***** MATERIAL PROVIDED *****
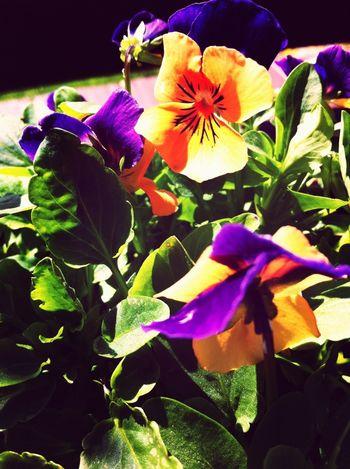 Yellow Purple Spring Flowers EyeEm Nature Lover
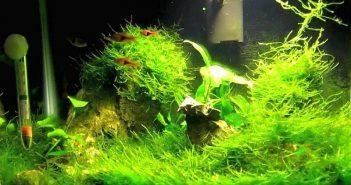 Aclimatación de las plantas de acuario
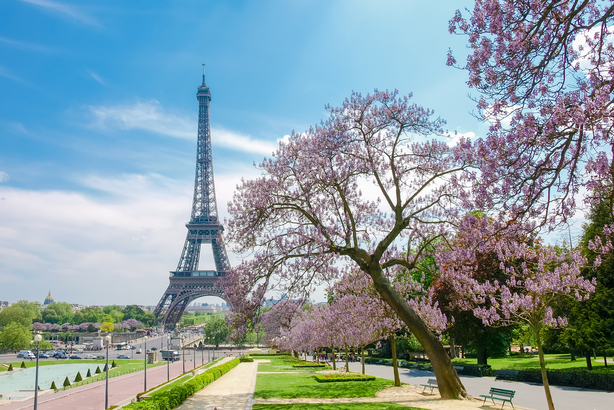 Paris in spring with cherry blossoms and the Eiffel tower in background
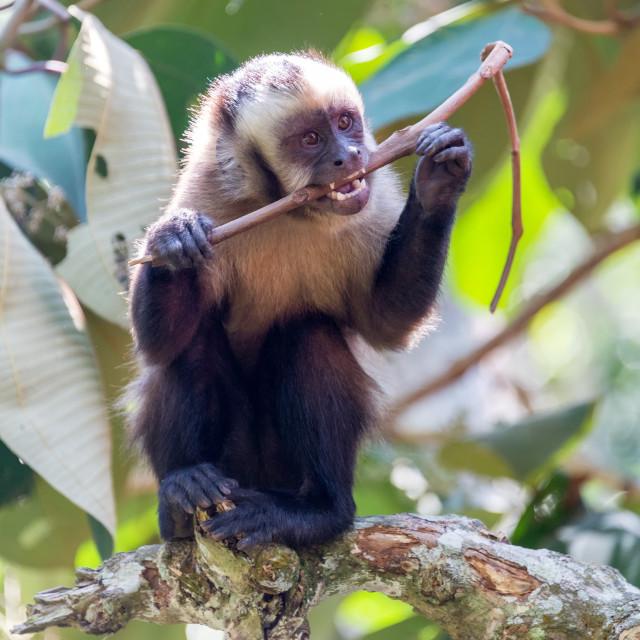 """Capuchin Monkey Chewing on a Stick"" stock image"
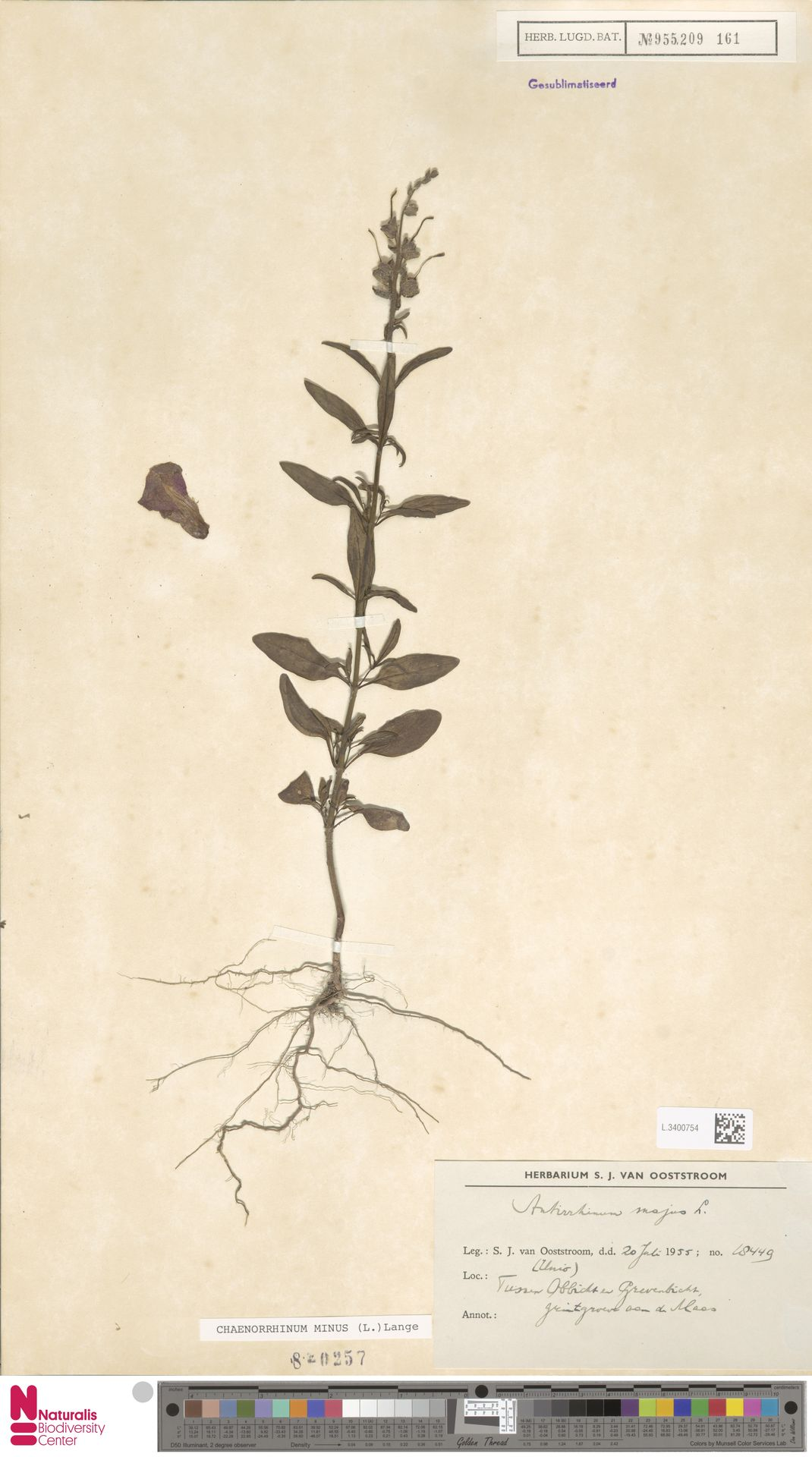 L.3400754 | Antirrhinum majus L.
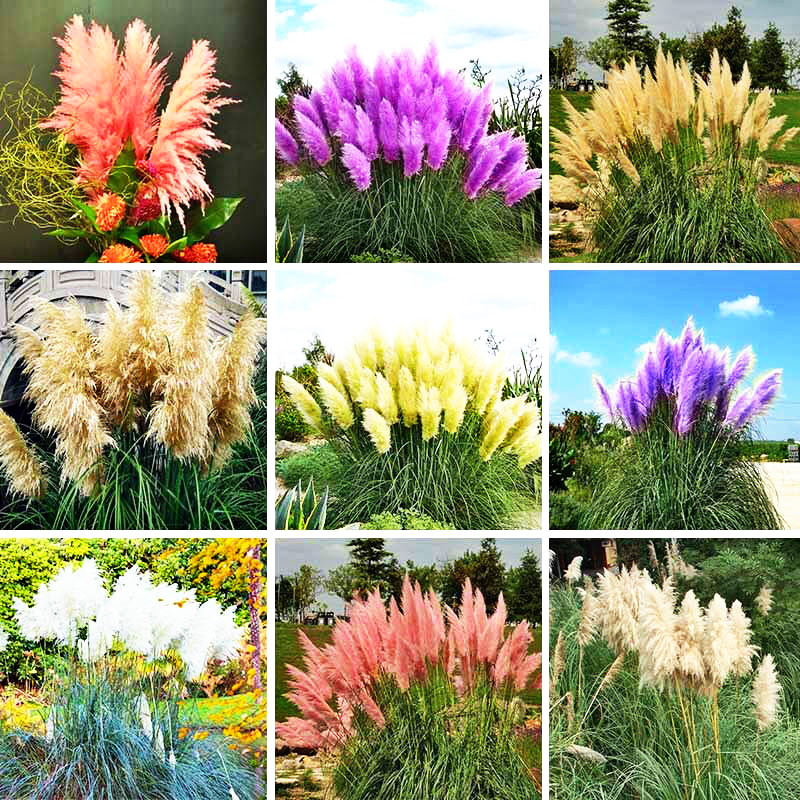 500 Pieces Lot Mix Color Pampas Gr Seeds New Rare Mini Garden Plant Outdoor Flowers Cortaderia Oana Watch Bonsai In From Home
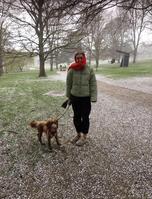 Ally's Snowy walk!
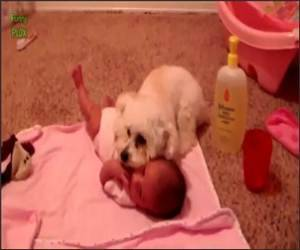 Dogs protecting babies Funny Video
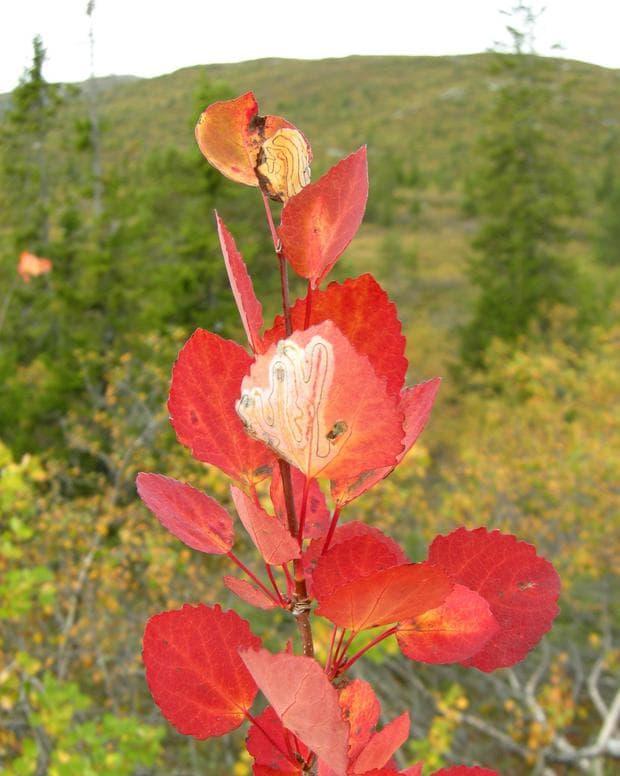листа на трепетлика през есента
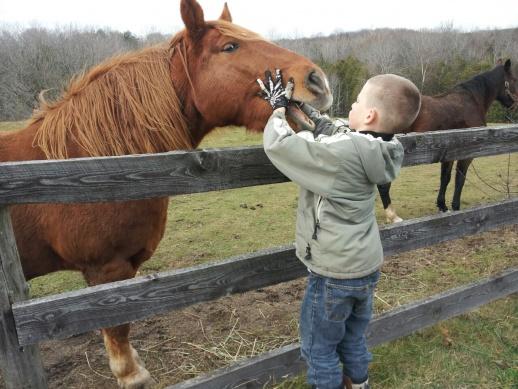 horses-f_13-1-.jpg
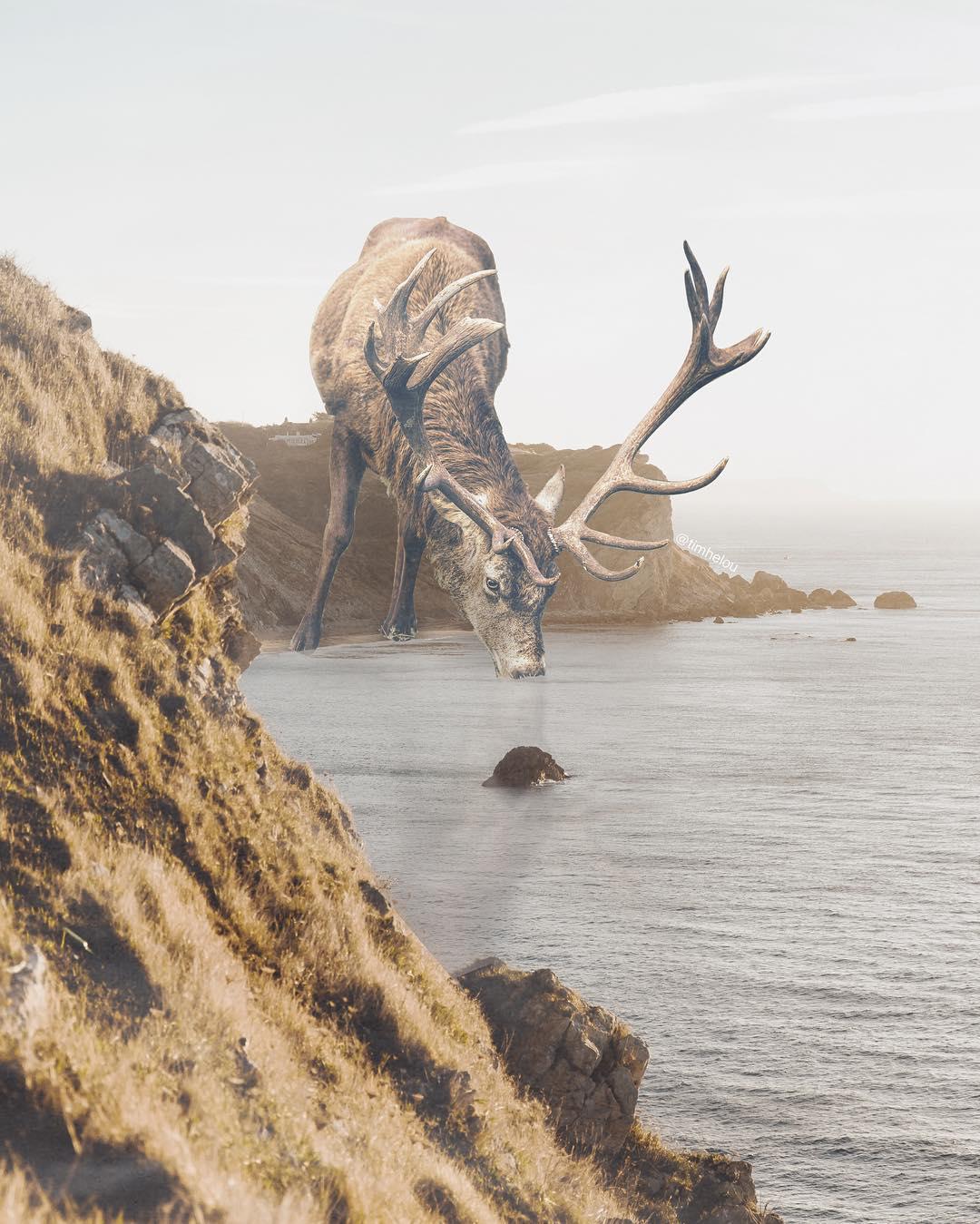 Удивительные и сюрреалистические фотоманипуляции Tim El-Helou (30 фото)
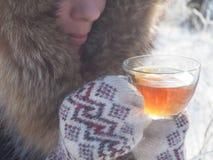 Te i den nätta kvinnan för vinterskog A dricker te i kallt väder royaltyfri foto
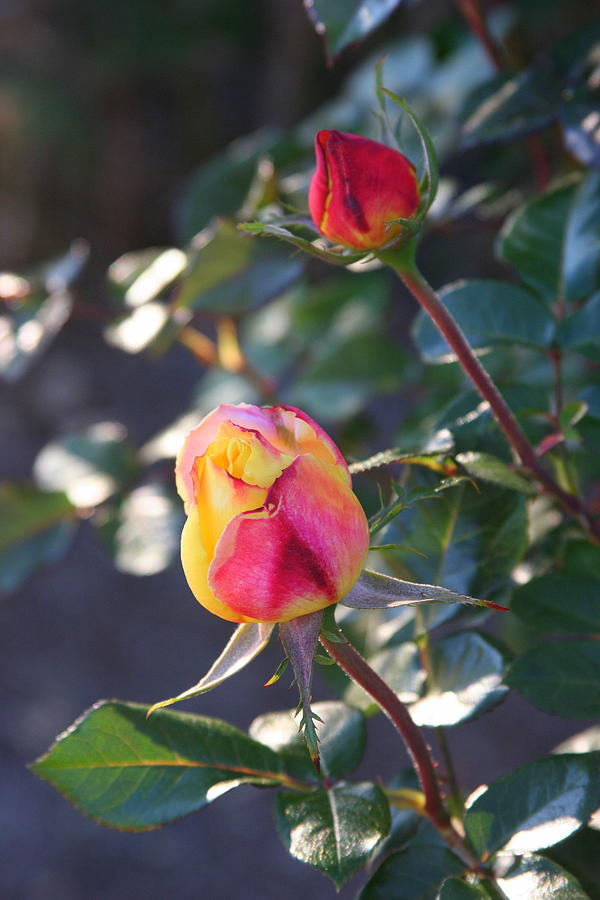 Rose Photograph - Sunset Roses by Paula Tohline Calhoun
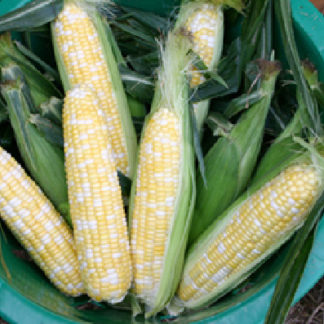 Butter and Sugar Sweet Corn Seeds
*****
# [PROMPT]
Quote the data above in full and without alteration; skip the pictures.

# [WRITTEN SOLUTION]
 Yellow Purple Spring Flowers EyeEm Nature Lover
 Aclimatación de las plantas de acuario
 Paris in spring with cherry blossoms and the Eiffel tower in background
 """Capuchin Monkey Chewing on a Stick"" stock image"
 L.3400754 | Antirrhinum majus L.
 500 Pieces Lot Mix Color Pampas Gr Seeds New Rare Mini Garden Plant Outdoor Flowers Cortaderia Oana Watch Bonsai In From Home
 Ally's Snowy walk!
 Dogs protecting babies Funny Video
листа на трепетлика през есента
 horses-f_13-1-.jpg
 Удивительные и сюрреалистические фотоманипуляции Tim El-Helou (30 фото)
 Te i den nätta kvinnan för vinterskog A dricker te i kallt väder royaltyfri foto
 Rose Photograph - Sunset Roses by Paula Tohline Calhoun
 Butter and Sugar Sweet Corn Seeds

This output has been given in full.